Aim: Take the line that contains "What distance measurement" and all lines after it, up to and including the last line of the data, and write them out exactly; nothing else belongs in the answer.
**** Material shown ****
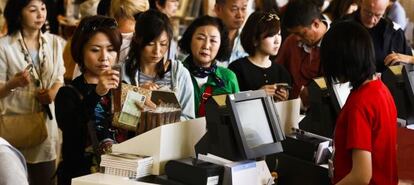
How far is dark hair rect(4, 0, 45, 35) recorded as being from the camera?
123 inches

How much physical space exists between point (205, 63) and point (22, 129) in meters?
0.93

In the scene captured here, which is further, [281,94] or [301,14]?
[301,14]

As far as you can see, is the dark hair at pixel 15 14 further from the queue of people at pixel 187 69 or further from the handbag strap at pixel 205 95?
the handbag strap at pixel 205 95

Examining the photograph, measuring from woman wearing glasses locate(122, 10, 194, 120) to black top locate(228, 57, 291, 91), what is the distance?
17.9 inches

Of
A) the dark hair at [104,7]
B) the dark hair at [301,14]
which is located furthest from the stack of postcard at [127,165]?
the dark hair at [301,14]

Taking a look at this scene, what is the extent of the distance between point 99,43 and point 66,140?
1.42 feet

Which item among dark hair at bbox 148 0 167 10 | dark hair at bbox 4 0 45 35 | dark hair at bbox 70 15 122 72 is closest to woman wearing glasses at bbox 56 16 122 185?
dark hair at bbox 70 15 122 72

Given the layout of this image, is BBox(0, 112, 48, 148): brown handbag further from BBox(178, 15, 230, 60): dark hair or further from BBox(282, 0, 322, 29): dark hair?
BBox(282, 0, 322, 29): dark hair

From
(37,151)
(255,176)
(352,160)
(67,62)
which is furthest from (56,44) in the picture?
(352,160)

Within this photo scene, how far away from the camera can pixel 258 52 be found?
10.4 ft

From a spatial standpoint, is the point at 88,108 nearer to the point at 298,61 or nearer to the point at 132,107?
the point at 132,107

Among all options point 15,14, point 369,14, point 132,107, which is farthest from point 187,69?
point 369,14

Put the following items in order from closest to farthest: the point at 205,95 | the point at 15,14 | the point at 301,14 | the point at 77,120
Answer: the point at 77,120 → the point at 205,95 → the point at 15,14 → the point at 301,14

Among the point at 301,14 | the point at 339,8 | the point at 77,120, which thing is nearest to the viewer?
the point at 77,120
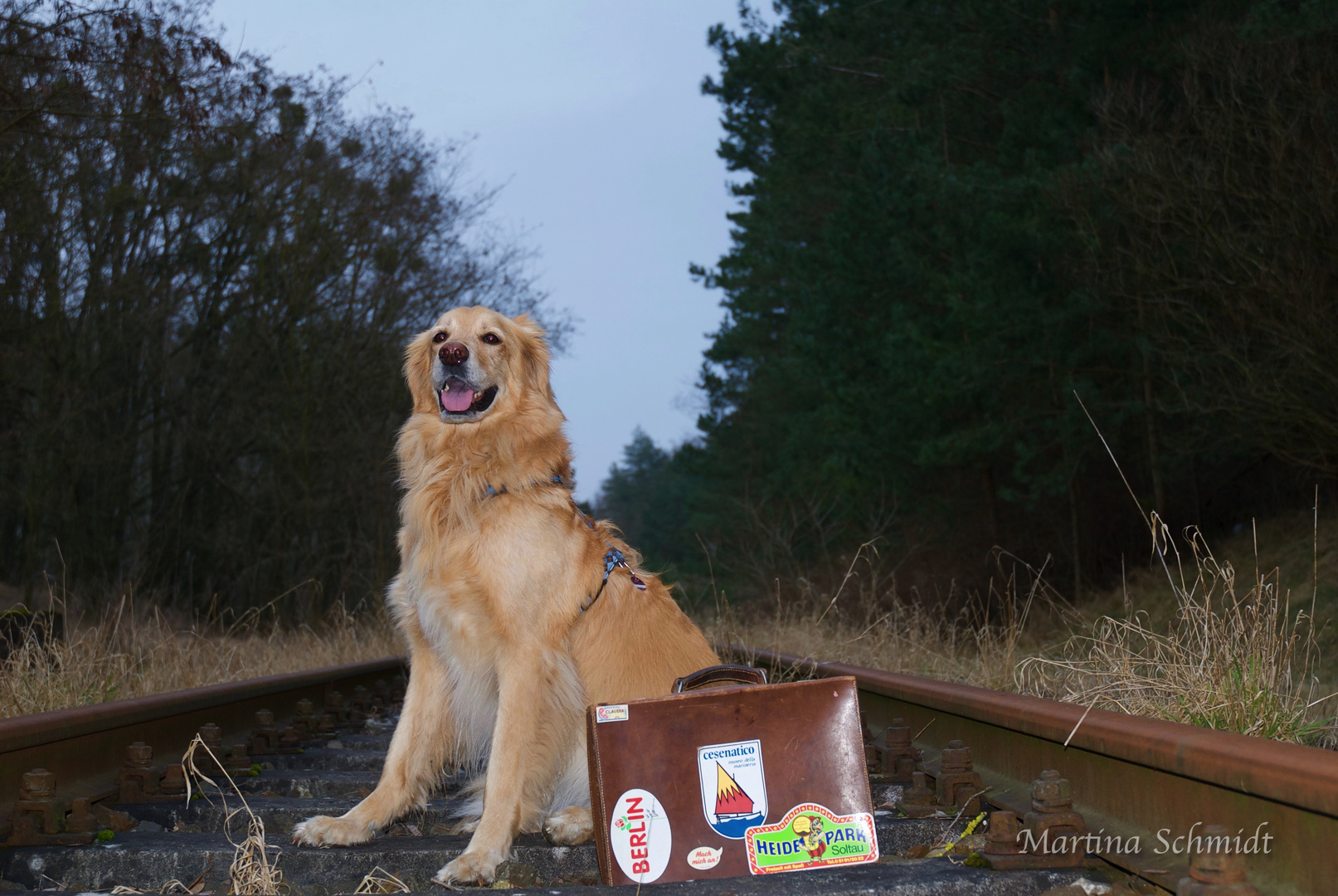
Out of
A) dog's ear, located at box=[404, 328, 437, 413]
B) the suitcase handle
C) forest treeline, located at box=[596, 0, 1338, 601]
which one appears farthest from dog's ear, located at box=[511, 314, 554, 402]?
forest treeline, located at box=[596, 0, 1338, 601]

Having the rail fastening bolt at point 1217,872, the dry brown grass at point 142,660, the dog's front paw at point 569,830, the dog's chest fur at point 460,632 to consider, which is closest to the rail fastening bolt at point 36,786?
the dog's chest fur at point 460,632

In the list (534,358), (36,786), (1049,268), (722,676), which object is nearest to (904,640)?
(534,358)

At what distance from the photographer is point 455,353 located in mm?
3656

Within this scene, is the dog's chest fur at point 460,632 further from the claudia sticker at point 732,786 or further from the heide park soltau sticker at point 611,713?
the claudia sticker at point 732,786

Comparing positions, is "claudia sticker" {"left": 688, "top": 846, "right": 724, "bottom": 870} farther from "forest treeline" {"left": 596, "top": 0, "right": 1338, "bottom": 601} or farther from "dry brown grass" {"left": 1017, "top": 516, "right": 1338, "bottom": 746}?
"forest treeline" {"left": 596, "top": 0, "right": 1338, "bottom": 601}

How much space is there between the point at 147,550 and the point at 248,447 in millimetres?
2366

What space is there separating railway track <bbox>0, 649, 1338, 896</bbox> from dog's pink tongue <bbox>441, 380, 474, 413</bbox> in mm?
1390

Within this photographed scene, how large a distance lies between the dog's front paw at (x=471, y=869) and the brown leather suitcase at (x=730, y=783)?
0.38 m

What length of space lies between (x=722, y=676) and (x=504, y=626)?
0.69 metres

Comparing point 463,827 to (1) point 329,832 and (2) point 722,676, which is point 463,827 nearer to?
(1) point 329,832

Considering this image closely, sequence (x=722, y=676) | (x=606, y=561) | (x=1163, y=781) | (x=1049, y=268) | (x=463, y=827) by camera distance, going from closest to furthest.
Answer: (x=1163, y=781) → (x=722, y=676) → (x=463, y=827) → (x=606, y=561) → (x=1049, y=268)

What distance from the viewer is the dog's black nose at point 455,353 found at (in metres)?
3.66

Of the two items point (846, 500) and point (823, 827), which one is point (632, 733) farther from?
point (846, 500)

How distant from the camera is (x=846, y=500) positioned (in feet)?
71.4
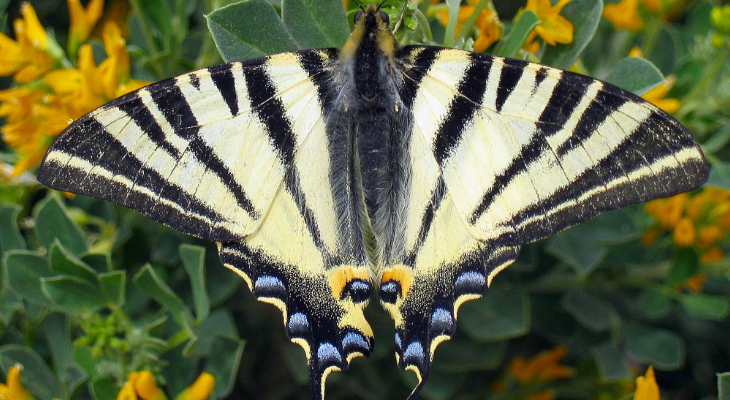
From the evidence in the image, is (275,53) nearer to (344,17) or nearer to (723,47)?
(344,17)

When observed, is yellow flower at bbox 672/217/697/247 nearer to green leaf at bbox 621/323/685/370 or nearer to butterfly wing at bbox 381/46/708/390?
green leaf at bbox 621/323/685/370

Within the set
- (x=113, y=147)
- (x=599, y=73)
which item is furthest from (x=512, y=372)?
(x=113, y=147)

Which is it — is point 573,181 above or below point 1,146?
above

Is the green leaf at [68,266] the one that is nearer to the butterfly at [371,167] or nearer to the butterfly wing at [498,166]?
the butterfly at [371,167]

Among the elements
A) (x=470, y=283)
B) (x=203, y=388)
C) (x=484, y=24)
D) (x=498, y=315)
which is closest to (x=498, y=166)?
(x=470, y=283)

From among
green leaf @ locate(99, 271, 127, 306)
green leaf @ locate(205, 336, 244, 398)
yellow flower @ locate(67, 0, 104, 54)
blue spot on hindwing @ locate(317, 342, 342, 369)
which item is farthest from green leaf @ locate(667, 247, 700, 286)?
yellow flower @ locate(67, 0, 104, 54)

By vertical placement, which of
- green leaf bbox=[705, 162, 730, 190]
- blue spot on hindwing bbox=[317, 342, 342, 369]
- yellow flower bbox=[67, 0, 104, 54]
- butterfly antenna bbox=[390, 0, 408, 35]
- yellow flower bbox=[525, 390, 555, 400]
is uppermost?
butterfly antenna bbox=[390, 0, 408, 35]

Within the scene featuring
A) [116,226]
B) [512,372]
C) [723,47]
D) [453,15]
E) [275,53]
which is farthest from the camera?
[512,372]

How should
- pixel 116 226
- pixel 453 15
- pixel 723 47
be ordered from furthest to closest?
pixel 116 226 < pixel 723 47 < pixel 453 15
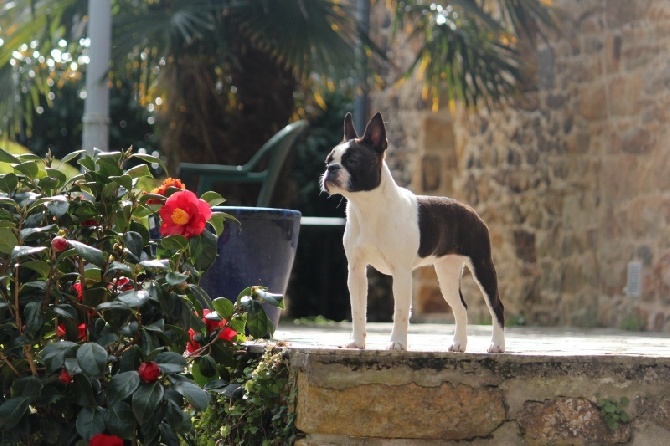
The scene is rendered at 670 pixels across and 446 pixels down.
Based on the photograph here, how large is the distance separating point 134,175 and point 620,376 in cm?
185

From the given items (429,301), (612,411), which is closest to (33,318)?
(612,411)

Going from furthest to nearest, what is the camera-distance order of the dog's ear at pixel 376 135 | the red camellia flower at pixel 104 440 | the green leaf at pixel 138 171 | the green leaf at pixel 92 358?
the green leaf at pixel 138 171, the dog's ear at pixel 376 135, the red camellia flower at pixel 104 440, the green leaf at pixel 92 358

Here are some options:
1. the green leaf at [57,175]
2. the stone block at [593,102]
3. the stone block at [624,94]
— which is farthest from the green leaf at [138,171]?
the stone block at [593,102]

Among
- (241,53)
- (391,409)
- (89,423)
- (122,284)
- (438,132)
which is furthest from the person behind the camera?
(438,132)

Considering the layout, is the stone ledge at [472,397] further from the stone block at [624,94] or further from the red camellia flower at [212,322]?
the stone block at [624,94]

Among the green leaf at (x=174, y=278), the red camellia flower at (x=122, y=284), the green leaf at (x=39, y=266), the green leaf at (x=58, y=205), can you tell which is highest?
the green leaf at (x=58, y=205)

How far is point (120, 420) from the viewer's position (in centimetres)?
388

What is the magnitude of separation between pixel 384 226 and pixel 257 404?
0.77m

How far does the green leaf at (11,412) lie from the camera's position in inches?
151

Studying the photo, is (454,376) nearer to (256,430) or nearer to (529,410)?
(529,410)

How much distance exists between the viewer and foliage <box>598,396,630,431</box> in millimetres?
4117

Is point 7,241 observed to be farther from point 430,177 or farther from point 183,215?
point 430,177

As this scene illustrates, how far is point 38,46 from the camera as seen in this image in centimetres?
938

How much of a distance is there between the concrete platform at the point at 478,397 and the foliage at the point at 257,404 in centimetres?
12
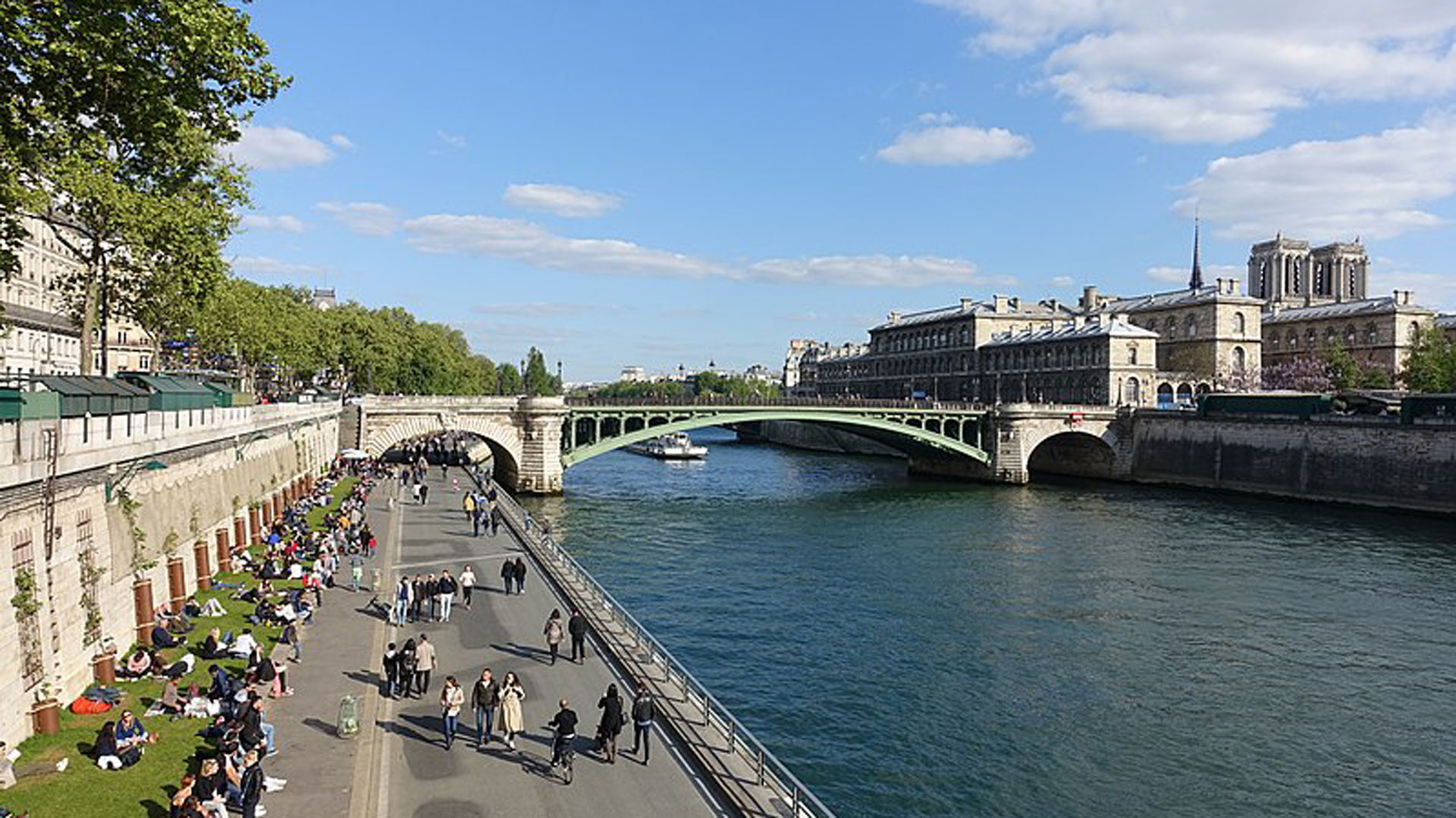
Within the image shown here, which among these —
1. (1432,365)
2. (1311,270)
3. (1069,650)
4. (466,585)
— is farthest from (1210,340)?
(466,585)

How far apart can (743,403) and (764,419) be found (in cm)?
270

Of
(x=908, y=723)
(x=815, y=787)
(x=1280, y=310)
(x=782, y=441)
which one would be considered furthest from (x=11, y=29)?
(x=1280, y=310)

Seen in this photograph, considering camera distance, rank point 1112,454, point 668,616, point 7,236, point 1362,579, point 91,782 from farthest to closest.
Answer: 1. point 1112,454
2. point 1362,579
3. point 668,616
4. point 7,236
5. point 91,782

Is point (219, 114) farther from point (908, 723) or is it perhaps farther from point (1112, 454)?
point (1112, 454)

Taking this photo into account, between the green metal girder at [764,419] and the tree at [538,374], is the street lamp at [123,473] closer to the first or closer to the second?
the green metal girder at [764,419]

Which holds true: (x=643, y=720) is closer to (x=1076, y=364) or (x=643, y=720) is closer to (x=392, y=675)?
(x=392, y=675)

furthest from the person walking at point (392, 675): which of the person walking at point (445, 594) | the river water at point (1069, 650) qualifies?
the river water at point (1069, 650)

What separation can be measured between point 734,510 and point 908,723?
4153 centimetres

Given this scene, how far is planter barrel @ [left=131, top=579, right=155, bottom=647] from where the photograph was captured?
23.9 meters

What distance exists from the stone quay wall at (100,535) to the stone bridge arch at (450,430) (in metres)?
30.2

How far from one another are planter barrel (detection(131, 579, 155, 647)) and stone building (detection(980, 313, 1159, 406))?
299ft

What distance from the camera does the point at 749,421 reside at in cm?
8194

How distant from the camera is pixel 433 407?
6838 cm

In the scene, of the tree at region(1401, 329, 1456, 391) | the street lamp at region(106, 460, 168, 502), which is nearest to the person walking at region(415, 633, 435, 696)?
the street lamp at region(106, 460, 168, 502)
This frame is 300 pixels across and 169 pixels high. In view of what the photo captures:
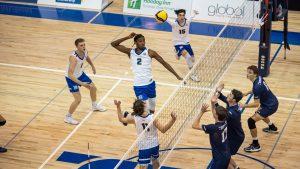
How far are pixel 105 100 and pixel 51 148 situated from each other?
303cm

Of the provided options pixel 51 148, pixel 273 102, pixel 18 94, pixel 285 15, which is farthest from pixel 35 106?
pixel 285 15

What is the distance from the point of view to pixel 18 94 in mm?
19547

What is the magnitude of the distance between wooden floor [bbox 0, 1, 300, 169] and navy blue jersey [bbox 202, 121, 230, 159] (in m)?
2.14

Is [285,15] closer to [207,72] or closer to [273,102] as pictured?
[207,72]

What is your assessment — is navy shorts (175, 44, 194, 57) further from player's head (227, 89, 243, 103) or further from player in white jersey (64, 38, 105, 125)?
player's head (227, 89, 243, 103)

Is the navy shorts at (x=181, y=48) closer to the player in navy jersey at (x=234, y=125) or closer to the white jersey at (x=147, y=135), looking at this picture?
the player in navy jersey at (x=234, y=125)

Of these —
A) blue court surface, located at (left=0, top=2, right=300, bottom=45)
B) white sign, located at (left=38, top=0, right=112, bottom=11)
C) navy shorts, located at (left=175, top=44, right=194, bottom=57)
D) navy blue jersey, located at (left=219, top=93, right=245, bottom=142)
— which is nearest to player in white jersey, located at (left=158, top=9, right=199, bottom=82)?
navy shorts, located at (left=175, top=44, right=194, bottom=57)

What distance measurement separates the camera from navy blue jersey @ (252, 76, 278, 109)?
51.4 ft

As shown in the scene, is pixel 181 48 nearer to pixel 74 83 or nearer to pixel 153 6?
pixel 74 83

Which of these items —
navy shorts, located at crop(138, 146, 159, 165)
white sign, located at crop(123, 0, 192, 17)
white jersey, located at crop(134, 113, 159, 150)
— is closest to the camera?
white jersey, located at crop(134, 113, 159, 150)

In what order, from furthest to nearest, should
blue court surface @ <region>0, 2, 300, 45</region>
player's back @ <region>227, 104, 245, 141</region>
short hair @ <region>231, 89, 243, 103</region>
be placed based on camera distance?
blue court surface @ <region>0, 2, 300, 45</region> < short hair @ <region>231, 89, 243, 103</region> < player's back @ <region>227, 104, 245, 141</region>

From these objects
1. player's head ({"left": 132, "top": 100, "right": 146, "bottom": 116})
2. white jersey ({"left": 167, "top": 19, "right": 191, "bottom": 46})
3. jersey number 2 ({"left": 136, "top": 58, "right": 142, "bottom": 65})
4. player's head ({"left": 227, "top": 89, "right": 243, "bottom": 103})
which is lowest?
white jersey ({"left": 167, "top": 19, "right": 191, "bottom": 46})

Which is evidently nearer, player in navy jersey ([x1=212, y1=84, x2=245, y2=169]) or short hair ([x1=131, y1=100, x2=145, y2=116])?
short hair ([x1=131, y1=100, x2=145, y2=116])

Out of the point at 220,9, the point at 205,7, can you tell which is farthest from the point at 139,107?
the point at 205,7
****
Exercise response:
What distance measurement separates the camera from navy blue jersey @ (252, 76, 278, 109)?
51.4 ft

As shown in the scene, is pixel 181 48 nearer to pixel 74 83 or nearer to pixel 153 6?
pixel 74 83

Which of these items —
navy shorts, located at crop(138, 146, 159, 165)
white sign, located at crop(123, 0, 192, 17)
white jersey, located at crop(134, 113, 159, 150)
— is closest to the camera?
white jersey, located at crop(134, 113, 159, 150)

In what order, from furthest to nearest, should
blue court surface @ <region>0, 2, 300, 45</region>
player's back @ <region>227, 104, 245, 141</region>
short hair @ <region>231, 89, 243, 103</region>
be placed based on camera distance?
blue court surface @ <region>0, 2, 300, 45</region> < short hair @ <region>231, 89, 243, 103</region> < player's back @ <region>227, 104, 245, 141</region>

From these objects
1. player's head ({"left": 132, "top": 100, "right": 146, "bottom": 116})
2. white jersey ({"left": 167, "top": 19, "right": 191, "bottom": 46})
3. jersey number 2 ({"left": 136, "top": 58, "right": 142, "bottom": 65})
4. player's head ({"left": 227, "top": 89, "right": 243, "bottom": 103})
which is lowest?
white jersey ({"left": 167, "top": 19, "right": 191, "bottom": 46})

Which is evidently nearer, player in navy jersey ([x1=212, y1=84, x2=245, y2=169]) or short hair ([x1=131, y1=100, x2=145, y2=116])?
short hair ([x1=131, y1=100, x2=145, y2=116])

Out of the point at 220,9, the point at 205,7, can you tell which is farthest from the point at 139,107?
the point at 205,7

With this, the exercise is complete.